■ Data excerpt
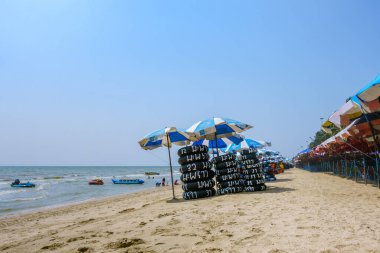 Chonburi, Tayland - 22 Mart 2019: Bangkok yakınlarındaki yerel turistler için ünlü bir plaj olan Bang Saen 'de geleneksel yaşam yüzme ringi veya can simidi.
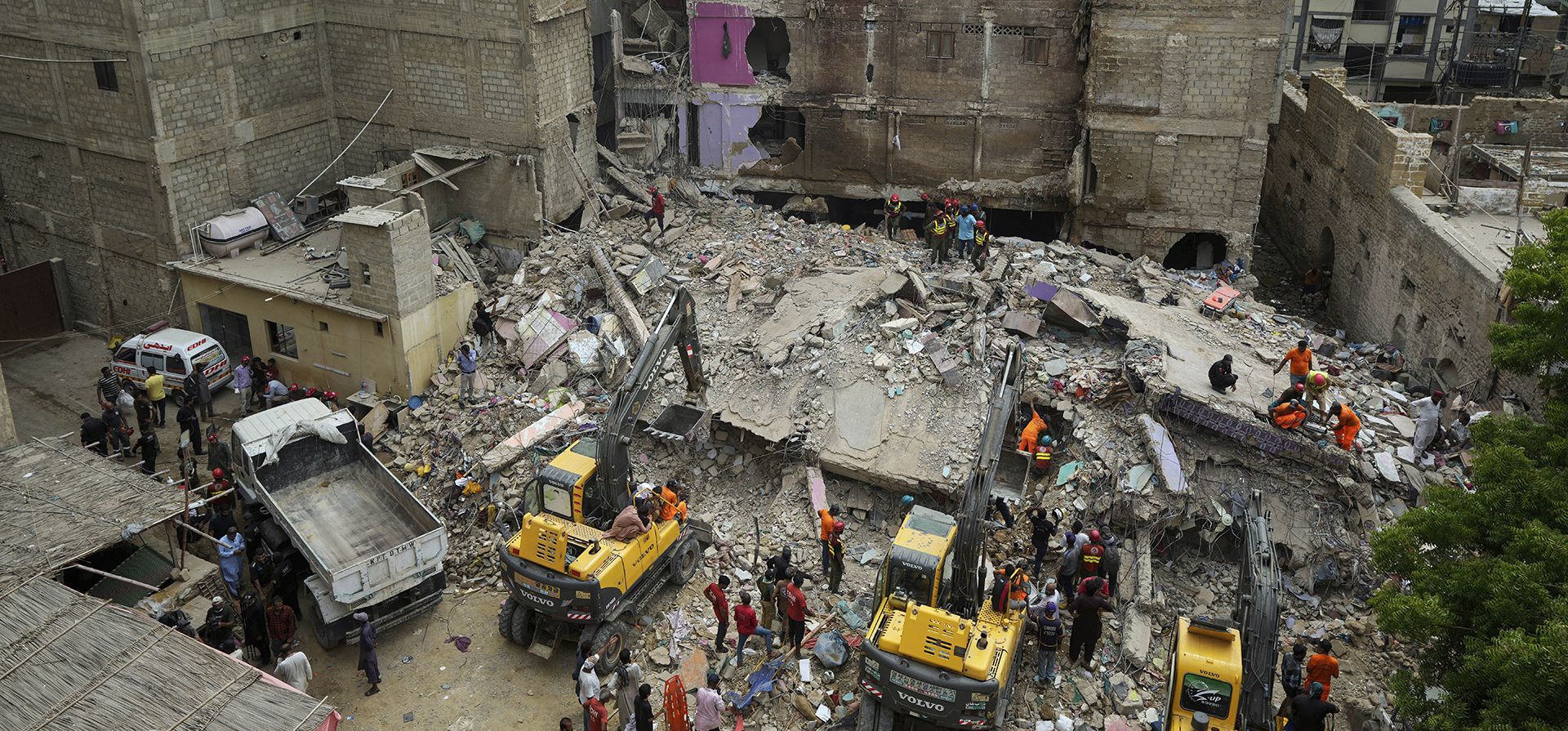 Rescatistas retiran escombros con maquinaria pesada para buscar sobrevivientes y cadáveres en el lugar del derrumbe de un edificio de varios pisos en Karachi, Pakistán, el viernes 4 de julio de 2025. (Foto AP/Fareed Khan) Rescatistas retiran escombros con maquinaria pesada para buscar sobrevivientes y cadáveres en el lugar del derrumbe de un edificio de varios pisos en Karachi, Pakistán, el viernes 4 de julio de 2025. (Foto AP/Fareed Khan)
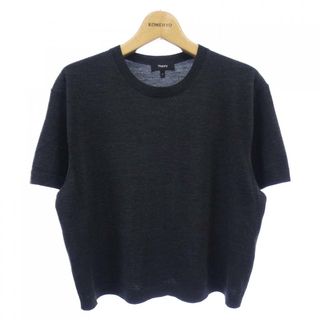 Theory - 19年 Theory Vネックニットの通販 by ako's shop Theory - 19年 Theory Vネックニットの通販 by ako's shop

■ Work request
Return the listing unchanged except for the pictures, which should be dropped.

■ Answer to this problem
 Chonburi, Tayland - 22 Mart 2019: Bangkok yakınlarındaki yerel turistler için ünlü bir plaj olan Bang Saen 'de geleneksel yaşam yüzme ringi veya can simidi.
 Rescatistas retiran escombros con maquinaria pesada para buscar sobrevivientes y cadáveres en el lugar del derrumbe de un edificio de varios pisos en Karachi, Pakistán, el viernes 4 de julio de 2025. (Foto AP/Fareed Khan) Rescatistas retiran escombros con maquinaria pesada para buscar sobrevivientes y cadáveres en el lugar del derrumbe de un edificio de varios pisos en Karachi, Pakistán, el viernes 4 de julio de 2025. (Foto AP/Fareed Khan)
 Theory - 19年 Theory Vネックニットの通販 by ako's shop Theory - 19年 Theory Vネックニットの通販 by ako's shop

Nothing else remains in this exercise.